Start of Extract
Continuing bold, formal innovations and deepening the use of poetic prose, Krauss’s next novel, Great House, counterintuitively features as its main character and as the thread that ties seemingly disparate stories together, a great desk. The wooden desk boasts no less than nineteen drawers, of varying sizes, which one of the narrators understands as signifying a “kind of guiding if mysterious order in my life.” Each of the characters connects to the desk in different ways. It was given to the first narrator, Nadia, by a Chilean poet, Daniel Varsky, who was disappeared as a dissident. Before returning to Chile he had loaned it to the writer who writes seven novels on its mysterious surface before it is given to a child Daniel never knew he had. As was the case in History of Love, the Holocaust is a major force in Great House. Some of the characters are survivors or children of survivors (Krauss is the grandchild of survivors) and the traumatic legacy becomes embedded in the desk itself. Great House also revolves around Israel in ways that will anticipate the major focus on and setting in Israel in Krauss’s most recent novel, Forest Dark. When one of the characters in Great House, Arthur, speculates that the “feeling Jews have when they get off the plane in Israel” is “relief of at last being surrounded on all sides by your own kind—the relief and the horror,” he indicates a split consciousness among some Jews of the interface with Israel.
End of Extract
**Problem set:**
- 1) List every novel by Krauss that the passage on Krauss's novels mentions by title.
- 2) According to the passage on Krauss's novels, how many drawers does the desk in Great House have?
- 3) Extend the passage on Krauss's novels, picking up after its final sentence.
The data below are unrelated to the passage on Krauss's novels.
Start of Data lines
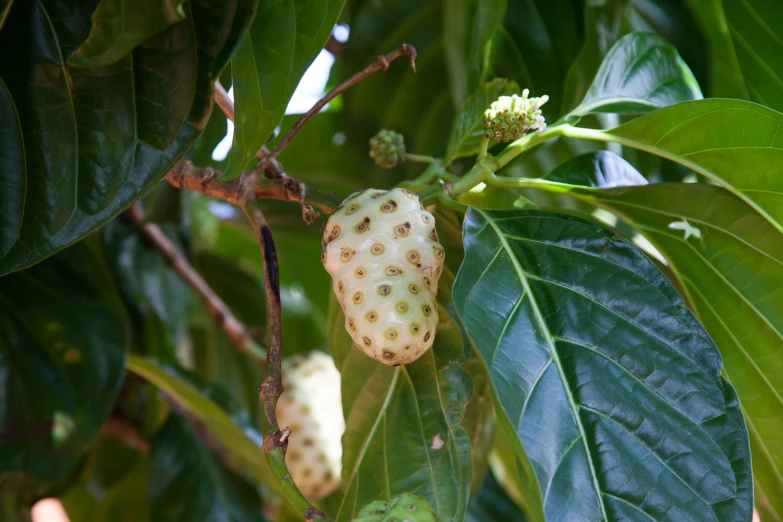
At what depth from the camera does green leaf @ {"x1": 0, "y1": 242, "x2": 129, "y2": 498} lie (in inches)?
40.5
End of Data lines
Start of Data lines
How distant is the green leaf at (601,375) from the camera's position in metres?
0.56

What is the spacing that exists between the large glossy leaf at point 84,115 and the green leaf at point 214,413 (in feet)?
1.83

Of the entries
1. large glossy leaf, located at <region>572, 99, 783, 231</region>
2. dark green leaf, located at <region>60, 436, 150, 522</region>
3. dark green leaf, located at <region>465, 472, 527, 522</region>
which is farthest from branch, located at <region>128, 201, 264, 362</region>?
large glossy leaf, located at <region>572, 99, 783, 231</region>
End of Data lines
**Answers given:**
- 1) Great House, History of Love, Forest Dark

- 2) Nineteen

- 3)
In Forest Dark, the narrative fluctuates between diverse characters who do not necessarily intersect. As was the case with History of Love, the alternation here is also between a young woman (in History she is really a girl) and an elderly man. Forest Dark, as are many other recent Jewish American texts, is set in Israel. These other novels set all or partially in Israel include Jonathan Safran Foer’s Here I Am (2016), Nathan Englander’s What We Talk About When We Talk About Anne Frank (2012) and Dinner at the Center of the Earth (2017), David Bezmozgis’s The Betrayers (2014), and Joshua Cohen’s Moving Kings (2017). While Israel is a natural topic for Jewish-American fiction and has appeared in classics such as Philip Roth’s Portnoy’s Complaint (1969) and Operation Shylock (1993) among others, it is striking that so many recent texts find their characters there. The writer within Krauss’s Forest Dark, who is also called Nicole, turns to Israel and the Tel Aviv Hilton specifically as a place to settle her existential crisis and her feeling of “being in two places at once,” her sense of disaffection and ennui as she gazes out of the window in Brooklyn only to dream of gazing out of the impossible windows of the Tel Aviv Hilton. The Hilton rises above the sea but blocks its views and could be seen as a solid bulwark in stark contrast to the narrator’s failing marriage which she describes as a “sea in which I had begun to sense that every boat I tried to sail would eventually go under.” Escaping this sinking ship, Nicole decamps to Israel only to be sucked into a curious vortex involving Kafka’s unpublished manuscripts, wallowing in a cat-laden house in Tel Aviv. Jewish history and the history of Jewish literature threaten to take over Nicole’s life and being before she re-emerges from the sinking ship to return to Brooklyn. The other major character, Epstein, as we know from the first page, never returns from Israel and is lost in the desert in the guise of King David. Forest Dark opens with these lines: “At the time of his disappearance, Epstein had been living in Tel Aviv for three months.”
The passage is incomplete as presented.